1936 saw Gray joining the Artie Shaw orchestra as lead violinist and studied musical arrangement under Shaw. A year later he became a staff arranger. Over the next two years he penned some of the band’s most popular arrangements, including Carioca, Softly, As In A Morning Sunrise, Any Old Time, and Begin the Beguine. After the band broke up in 1939, Glenn Miller offered him a job arranging
In November 1939, Shaw suddenly broke up the band and moved to Mexico. On the next day, Glenn Miller called Gray and offered him a job arranging for his band. During his time with the Glenn Miller Orchestra, Jerry produced many of the most recognizable recordings of the era, arranging Elmer’s Tune, Moonlight Cocktail, Perfidia, and Chattanooga Choo-Choo among others, while his compositions among numerous others included Sun Valley Jump, The Man In The Moon, Caribbean Clipper, Pennsylvania 6-5000, and his most famous song, A String of Pearls. Many of his compositions became best-sellers.

···

**Task list**
1: How would you put this sentence from the passage on Gray's arranging career into Spanish: "A year later he became a staff arranger."
2: Could you carry on the passage on Gray's arranging career, picking up right after its final sentence?
The material after this text plays no part here.

**Source material**
···

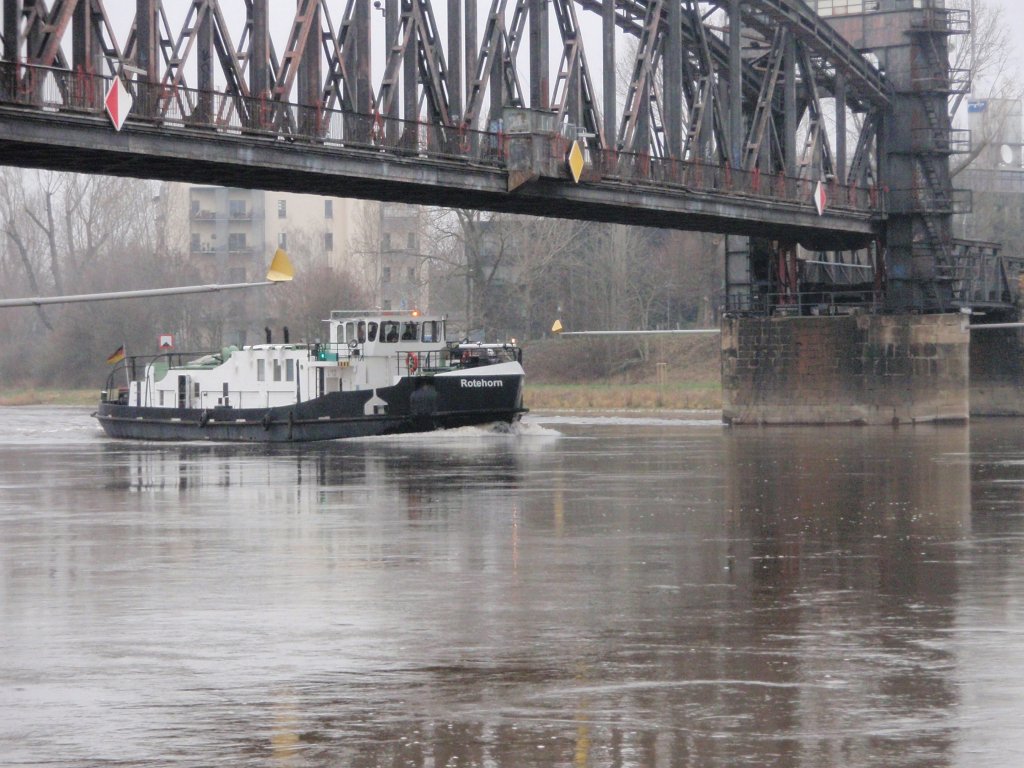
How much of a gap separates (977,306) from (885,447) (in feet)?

···

**Replies**
1: Un año después, se convirtió en arreglista de plantilla.

2:
The war years saw Jerry in Miller’s unit and became chief arranger for Miller’s “Band of the Training Command”, better known today as the Glenn Miller Army Air Forces Orchestra. He was the full orchestra’s assistant conductor, and conducted the orchestra’s first concert in Paris after Miller’s airplane disappeared over the English Channel.
After the war for a while he did radio and studio work around Los Angeles, California, including leading the band on a radio show called Club 15 that featured Dick Haymes. In 1949 he accepted a request from Decca Records to lead his own Miller-esque orchestra that was called Jerry Gray and the Band of Today.
Violinist, arranger, composer, and leader of swing big bands Jerry Gray, who continued to lead the Fairmont Hotel band into the 1970s, passed away of a heart attack on August 10, 1976 in Dallas, Texas. He was 61.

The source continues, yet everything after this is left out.